The task:
Return the data below exactly, stopping after the line with "The study used".

Listed entries:

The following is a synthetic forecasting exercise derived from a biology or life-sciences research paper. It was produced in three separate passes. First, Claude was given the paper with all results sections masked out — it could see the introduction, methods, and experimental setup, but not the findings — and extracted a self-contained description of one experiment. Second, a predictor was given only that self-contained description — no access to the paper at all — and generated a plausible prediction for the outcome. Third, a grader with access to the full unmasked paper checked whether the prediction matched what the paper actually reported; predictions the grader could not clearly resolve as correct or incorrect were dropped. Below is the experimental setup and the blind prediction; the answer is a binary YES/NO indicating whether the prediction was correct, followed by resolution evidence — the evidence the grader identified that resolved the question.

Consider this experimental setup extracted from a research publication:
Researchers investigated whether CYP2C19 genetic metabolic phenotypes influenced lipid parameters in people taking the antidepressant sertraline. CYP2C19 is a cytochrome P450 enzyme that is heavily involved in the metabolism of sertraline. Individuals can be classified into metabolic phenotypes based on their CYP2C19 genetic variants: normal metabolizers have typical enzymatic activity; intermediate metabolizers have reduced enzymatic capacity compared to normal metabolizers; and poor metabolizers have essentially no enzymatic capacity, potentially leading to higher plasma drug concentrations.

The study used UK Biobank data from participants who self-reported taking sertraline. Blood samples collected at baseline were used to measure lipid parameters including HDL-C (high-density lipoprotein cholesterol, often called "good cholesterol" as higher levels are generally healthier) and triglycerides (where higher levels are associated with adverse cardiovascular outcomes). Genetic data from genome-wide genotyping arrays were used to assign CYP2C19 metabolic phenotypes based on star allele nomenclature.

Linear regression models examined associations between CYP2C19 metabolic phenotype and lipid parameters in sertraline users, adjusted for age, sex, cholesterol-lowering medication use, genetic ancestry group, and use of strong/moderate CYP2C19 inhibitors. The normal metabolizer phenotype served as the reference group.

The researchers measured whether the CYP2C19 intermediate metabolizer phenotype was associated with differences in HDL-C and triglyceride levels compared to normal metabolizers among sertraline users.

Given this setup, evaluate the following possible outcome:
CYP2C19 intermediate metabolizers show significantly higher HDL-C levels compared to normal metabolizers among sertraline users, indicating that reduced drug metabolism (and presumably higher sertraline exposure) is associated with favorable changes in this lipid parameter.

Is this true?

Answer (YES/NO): YES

Solution to this task:
The following is a synthetic forecasting exercise derived from a biology or life-sciences research paper. It was produced in three separate passes. First, Claude was given the paper with all results sections masked out — it could see the introduction, methods, and experimental setup, but not the findings — and extracted a self-contained description of one experiment. Second, a predictor was given only that self-contained description — no access to the paper at all — and generated a plausible prediction for the outcome. Third, a grader with access to the full unmasked paper checked whether the prediction matched what the paper actually reported; predictions the grader could not clearly resolve as correct or incorrect were dropped. Below is the experimental setup and the blind prediction; the answer is a binary YES/NO indicating whether the prediction was correct, followed by resolution evidence — the evidence the grader identified that resolved the question.

Consider this experimental setup extracted from a research publication:
Researchers investigated whether CYP2C19 genetic metabolic phenotypes influenced lipid parameters in people taking the antidepressant sertraline. CYP2C19 is a cytochrome P450 enzyme that is heavily involved in the metabolism of sertraline. Individuals can be classified into metabolic phenotypes based on their CYP2C19 genetic variants: normal metabolizers have typical enzymatic activity; intermediate metabolizers have reduced enzymatic capacity compared to normal metabolizers; and poor metabolizers have essentially no enzymatic capacity, potentially leading to higher plasma drug concentrations.

The study used UK Biobank data from participants who self-reported taking sertraline. Blood samples collected at baseline were used to measure lipid parameters including HDL-C (high-density lipoprotein cholesterol, often called "good cholesterol" as higher levels are generally healthier) and triglycerides (where higher levels are associated with adverse cardiovascular outcomes). Genetic data from genome-wide genotyping arrays were used to assign CYP2C19 metabolic phenotypes based on star allele nomenclature.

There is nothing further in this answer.